Everyone loves a working-class hero. And Bob McIntyre, who, out of deference for his mother, prefers to have his full first name—Robert—on leaderboards, is as grounded as they come. The European rookie of the year in 2019 is one of only 8,500 residents of a tiny town called Oban that lies on the western edge of the Scottish Highlands and grew up playing at Glencruitten, a quirky par-62 4,471-yard layout where his father works as a greenskeeper.
MacIntyre is a ‘lefty’ in more ways than merely being a southpaw: he idolises the man who owns that ubiquitous sobriquet—Phil Mickelson. “I love the way Mickelson plays. He puts everything on the line, and that’s how I try to do it,” MacIntyre says, while attributing his shot-making skills to the course he grew up playing at. “…My creativity stems from playing at Glencruitten. It is short. It is tight. It is up-and-down mountains. You never have a straightforward shot from the middle of the fairway. You might be in the middle of the fairway, but there is a hill to go ’round. It’s a place where I learned every type of shot: low, high, hooking, fading,” he says.

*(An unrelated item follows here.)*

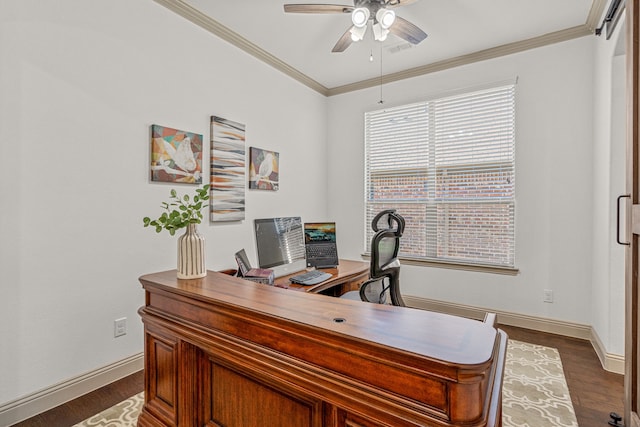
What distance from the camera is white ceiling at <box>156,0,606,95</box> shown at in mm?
2732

That creativity has already given MacIntyre the kind of reputation that does justice to the young man’s inadvertent comparisons with Mickelson. At the 2019 Italian Open, MacIntyre ignored Milne’s advice to play safe, and proceeded to smash an unbelievable driver off the deck for his second on a 623-yard Par-5 that ended up within three feet of the pin. MacIntyre finished tied fourth that week.

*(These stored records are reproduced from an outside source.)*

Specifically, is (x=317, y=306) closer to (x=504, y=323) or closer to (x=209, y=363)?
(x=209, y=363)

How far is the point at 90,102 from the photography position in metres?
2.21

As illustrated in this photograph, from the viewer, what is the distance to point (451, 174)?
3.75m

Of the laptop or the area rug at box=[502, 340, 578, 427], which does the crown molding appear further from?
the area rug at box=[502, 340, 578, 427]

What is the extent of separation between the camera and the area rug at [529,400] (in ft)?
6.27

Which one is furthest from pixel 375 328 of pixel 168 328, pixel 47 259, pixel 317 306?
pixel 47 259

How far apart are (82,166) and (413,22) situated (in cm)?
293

The finish exemplified the Scot’s meteoric rise in golf from the time he turned pro in 2017. He started 2019 ranked 247th in the world; buoyed by some terrific performances on the Continental circuit that included, notably, a tied-sixth place a the Open Championship at Portrush, he finished the year at an all-time career-high ranking of 64. MacIntyre became the first Scot since Andrew Kirkcaldy in 1879 to have a top-10 finish in his Open debut. He closed with a four-under 68—the third lowest score of the day—and punctuated his performance by curling in a 25-foot putt for birdie. But what’s endeared the young lad to fans isn’t just his spectacular ball striking and relaxed on-course demeanour: MacIntyre has shown an unflinching steadfastness to old-school values that appear unaffected by his success. At Portrush, MacIntyre took umbrage to playing partner Kyle Stanley’s caddy not yelling ‘fore’ when Stanley hit it off line. Stanley’s wayward drives hit two spectators that day, including Milne’s mother. “I felt like I did everything right,” he says about the blowback he received. “I said something to Kyle only when the time was right. I felt like I did what I did the way I was brought up to do things. I spoke to him personally. He was right on the cutline.

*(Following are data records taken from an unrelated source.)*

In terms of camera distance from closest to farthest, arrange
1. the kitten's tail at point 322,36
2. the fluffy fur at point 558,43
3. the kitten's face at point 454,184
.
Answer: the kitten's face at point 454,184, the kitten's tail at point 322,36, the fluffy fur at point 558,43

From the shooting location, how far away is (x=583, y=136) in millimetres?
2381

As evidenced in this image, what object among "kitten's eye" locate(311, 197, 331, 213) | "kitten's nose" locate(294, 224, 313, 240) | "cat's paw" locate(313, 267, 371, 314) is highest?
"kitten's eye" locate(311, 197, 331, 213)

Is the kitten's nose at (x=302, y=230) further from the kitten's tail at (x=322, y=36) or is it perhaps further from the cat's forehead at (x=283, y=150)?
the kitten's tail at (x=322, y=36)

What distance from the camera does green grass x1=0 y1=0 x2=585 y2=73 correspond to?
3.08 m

And I was aware of that. So I didn’t say anything on the course. I left it until we got into the scorer’s hut. I asked him nicely. But he didn’t like it.”
In spite of winning over €1.5 million in his first full year on the European Tour, MacIntyre is known to be prudent with expenses. “I have learned a lot about life through my parent’s fostering,” he says. MacIntyre’s parents continue to take in children who need help. “People see the money I’m making,” he says. “I’ve been asked why I’m not buying things. But I was brought up to respect money. We’ve never had a lot. But I’m not tight. I’m not going to blow a few hundred quid on a night out just because I can. That’s not me. I’d rather spend my cash on something for the family.” A prankster at TaylorMade inscribed MacIntyre’s wedge with the label, ‘Millionnaire Bobby Mac.’ When he first saw the etching he asked Milne to put it away. “Hide that thing…we’re playing with billionaires.”
Humility is not the same as self-disparagement, and this self-assured young lad doesn’t seem to have any desire to ape the folks on top of the hill. And that bodes very well indeed: watch out for Bob McIntyre on European Tour’s fairways in 2020. Just call him Robert if his mum is around.